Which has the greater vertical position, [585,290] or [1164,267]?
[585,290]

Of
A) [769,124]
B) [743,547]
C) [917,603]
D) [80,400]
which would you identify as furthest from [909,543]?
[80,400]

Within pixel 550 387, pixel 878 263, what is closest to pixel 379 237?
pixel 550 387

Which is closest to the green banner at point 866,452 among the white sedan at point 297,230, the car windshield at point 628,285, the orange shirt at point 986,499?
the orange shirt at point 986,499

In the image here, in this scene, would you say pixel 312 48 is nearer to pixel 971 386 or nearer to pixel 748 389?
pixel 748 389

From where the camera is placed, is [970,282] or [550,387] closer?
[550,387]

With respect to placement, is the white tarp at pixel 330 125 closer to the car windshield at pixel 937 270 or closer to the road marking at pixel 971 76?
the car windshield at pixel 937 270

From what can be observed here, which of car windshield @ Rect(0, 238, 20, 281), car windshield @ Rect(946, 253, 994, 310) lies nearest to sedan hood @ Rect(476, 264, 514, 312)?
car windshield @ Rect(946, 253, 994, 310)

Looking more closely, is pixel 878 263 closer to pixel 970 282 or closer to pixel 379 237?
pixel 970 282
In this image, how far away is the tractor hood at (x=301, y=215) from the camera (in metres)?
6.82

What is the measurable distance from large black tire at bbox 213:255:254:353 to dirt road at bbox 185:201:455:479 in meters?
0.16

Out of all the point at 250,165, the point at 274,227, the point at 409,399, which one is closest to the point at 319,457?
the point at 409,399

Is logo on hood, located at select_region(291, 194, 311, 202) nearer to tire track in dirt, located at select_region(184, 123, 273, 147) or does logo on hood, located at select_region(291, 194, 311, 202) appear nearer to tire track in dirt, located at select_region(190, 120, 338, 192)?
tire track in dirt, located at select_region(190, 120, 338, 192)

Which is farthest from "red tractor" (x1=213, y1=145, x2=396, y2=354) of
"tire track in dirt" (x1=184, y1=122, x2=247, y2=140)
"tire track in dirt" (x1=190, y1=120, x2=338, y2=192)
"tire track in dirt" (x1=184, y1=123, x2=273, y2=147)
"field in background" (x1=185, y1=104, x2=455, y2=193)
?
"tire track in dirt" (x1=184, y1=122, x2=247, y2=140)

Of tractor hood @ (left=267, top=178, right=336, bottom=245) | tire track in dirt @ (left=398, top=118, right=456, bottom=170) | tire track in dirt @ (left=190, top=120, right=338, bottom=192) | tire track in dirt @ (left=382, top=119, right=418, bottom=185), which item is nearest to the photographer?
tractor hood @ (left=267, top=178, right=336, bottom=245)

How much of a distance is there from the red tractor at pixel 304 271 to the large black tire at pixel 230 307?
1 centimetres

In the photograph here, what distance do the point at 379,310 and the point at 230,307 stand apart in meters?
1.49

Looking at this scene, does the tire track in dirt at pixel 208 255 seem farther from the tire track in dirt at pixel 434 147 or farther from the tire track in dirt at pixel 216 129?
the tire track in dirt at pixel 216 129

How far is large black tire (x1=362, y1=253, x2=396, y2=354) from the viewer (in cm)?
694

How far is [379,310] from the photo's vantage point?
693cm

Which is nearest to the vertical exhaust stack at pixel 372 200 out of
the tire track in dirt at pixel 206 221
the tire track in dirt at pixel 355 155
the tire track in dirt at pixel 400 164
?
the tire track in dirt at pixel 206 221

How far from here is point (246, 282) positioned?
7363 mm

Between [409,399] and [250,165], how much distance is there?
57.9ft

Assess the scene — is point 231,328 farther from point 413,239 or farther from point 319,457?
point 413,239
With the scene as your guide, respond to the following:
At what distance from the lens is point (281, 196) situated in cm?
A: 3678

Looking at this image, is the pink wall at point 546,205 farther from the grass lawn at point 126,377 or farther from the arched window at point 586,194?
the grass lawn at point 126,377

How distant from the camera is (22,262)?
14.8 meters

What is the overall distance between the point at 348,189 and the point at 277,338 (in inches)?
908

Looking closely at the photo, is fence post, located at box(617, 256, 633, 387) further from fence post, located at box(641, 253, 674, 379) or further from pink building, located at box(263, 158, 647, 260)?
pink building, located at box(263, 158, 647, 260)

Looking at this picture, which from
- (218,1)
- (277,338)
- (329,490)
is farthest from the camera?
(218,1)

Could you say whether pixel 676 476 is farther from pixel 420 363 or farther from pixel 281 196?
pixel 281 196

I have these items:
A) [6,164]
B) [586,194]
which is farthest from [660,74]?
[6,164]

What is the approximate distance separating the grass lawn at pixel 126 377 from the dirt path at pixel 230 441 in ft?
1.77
________________________________________
→ **Problem requirements**
Could you lay out every line of the data above as a numbered list, leaving out the blank lines?

→ **Task output**
1. Which has the greater vertical position, [585,290] or [1164,267]?
2. [585,290]
3. Of
4. A) [769,124]
5. B) [743,547]
6. C) [917,603]
7. D) [80,400]
8. which would you identify as furthest from [909,543]?
9. [80,400]
10. Within pixel 550 387, pixel 878 263, what is closest to pixel 379 237?
11. pixel 550 387
12. Which is closest to the green banner at point 866,452 among the white sedan at point 297,230, the car windshield at point 628,285, the orange shirt at point 986,499?
13. the orange shirt at point 986,499
14. In the image here, in this scene, would you say pixel 312 48 is nearer to pixel 971 386 or nearer to pixel 748 389?
15. pixel 748 389
16. From where the camera is placed, is [970,282] or [550,387] closer?
17. [550,387]
18. With respect to placement, is the white tarp at pixel 330 125 closer to the car windshield at pixel 937 270 or closer to the road marking at pixel 971 76?
19. the car windshield at pixel 937 270
20. From what can be observed here, which of car windshield @ Rect(0, 238, 20, 281), car windshield @ Rect(946, 253, 994, 310) lies nearest to sedan hood @ Rect(476, 264, 514, 312)?
21. car windshield @ Rect(946, 253, 994, 310)
22. Looking more closely, is pixel 878 263 closer to pixel 970 282 or closer to pixel 379 237?
23. pixel 970 282
24. In this image, how far away is the tractor hood at (x=301, y=215) from the camera (in metres)?
25. 6.82
26. What is the measurable distance from large black tire at bbox 213:255:254:353 to dirt road at bbox 185:201:455:479 in meters?
27. 0.16
28. Out of all the point at 250,165, the point at 274,227, the point at 409,399, which one is closest to the point at 319,457?
29. the point at 409,399
30. Is logo on hood, located at select_region(291, 194, 311, 202) nearer to tire track in dirt, located at select_region(184, 123, 273, 147) or does logo on hood, located at select_region(291, 194, 311, 202) appear nearer to tire track in dirt, located at select_region(190, 120, 338, 192)?
31. tire track in dirt, located at select_region(190, 120, 338, 192)
32. Which is farthest from "red tractor" (x1=213, y1=145, x2=396, y2=354) of
33. "tire track in dirt" (x1=184, y1=122, x2=247, y2=140)
34. "tire track in dirt" (x1=190, y1=120, x2=338, y2=192)
35. "tire track in dirt" (x1=184, y1=123, x2=273, y2=147)
36. "field in background" (x1=185, y1=104, x2=455, y2=193)
37. ?
38. "tire track in dirt" (x1=184, y1=122, x2=247, y2=140)
39. Of tractor hood @ (left=267, top=178, right=336, bottom=245) | tire track in dirt @ (left=398, top=118, right=456, bottom=170) | tire track in dirt @ (left=190, top=120, right=338, bottom=192) | tire track in dirt @ (left=382, top=119, right=418, bottom=185), which item is nearest to the photographer?
40. tractor hood @ (left=267, top=178, right=336, bottom=245)
41. How much of a distance is there from the red tractor at pixel 304 271 to the large black tire at pixel 230 307?
42. 1 centimetres
43. In the photograph here, what distance do the point at 379,310 and the point at 230,307 stand apart in meters?
44. 1.49
45. Looking at this scene, does the tire track in dirt at pixel 208 255 seem farther from the tire track in dirt at pixel 434 147 or farther from the tire track in dirt at pixel 216 129?
46. the tire track in dirt at pixel 216 129
47. How far is large black tire (x1=362, y1=253, x2=396, y2=354) from the viewer (in cm)?
48. 694
49. How far is [379,310] from the photo's vantage point?
50. 693cm
51. Which is nearest to the vertical exhaust stack at pixel 372 200 out of
52. the tire track in dirt at pixel 206 221
53. the tire track in dirt at pixel 355 155
54. the tire track in dirt at pixel 400 164
55. ?
56. the tire track in dirt at pixel 206 221
57. How far from here is point (246, 282) positioned?
58. 7363 mm
59. Between [409,399] and [250,165], how much distance is there?
60. 57.9ft
61. Assess the scene — is point 231,328 farther from point 413,239 or farther from point 319,457?
62. point 413,239
63. With the scene as your guide, respond to the following:
64. At what distance from the lens is point (281, 196) situated in cm?
65. A: 3678
66. Looking at this image, is the pink wall at point 546,205 farther from the grass lawn at point 126,377 or farther from the arched window at point 586,194?
67. the grass lawn at point 126,377
68. How distant from the camera is (22,262)?
69. 14.8 meters
70. What is the overall distance between the point at 348,189 and the point at 277,338 (in inches)?
71. 908
72. Looking closely at the photo, is fence post, located at box(617, 256, 633, 387) further from fence post, located at box(641, 253, 674, 379) or further from pink building, located at box(263, 158, 647, 260)?
73. pink building, located at box(263, 158, 647, 260)
74. Looking at this picture, which from
75. - (218,1)
76. - (277,338)
77. - (329,490)
78. is farthest from the camera?
79. (218,1)
80. Could you say whether pixel 676 476 is farther from pixel 420 363 or farther from pixel 281 196?
81. pixel 281 196
82. I have these items:
83. A) [6,164]
84. B) [586,194]
85. which is farthest from [660,74]?
86. [6,164]
87. What is the approximate distance separating the grass lawn at pixel 126 377 from the dirt path at pixel 230 441 in ft?
88. 1.77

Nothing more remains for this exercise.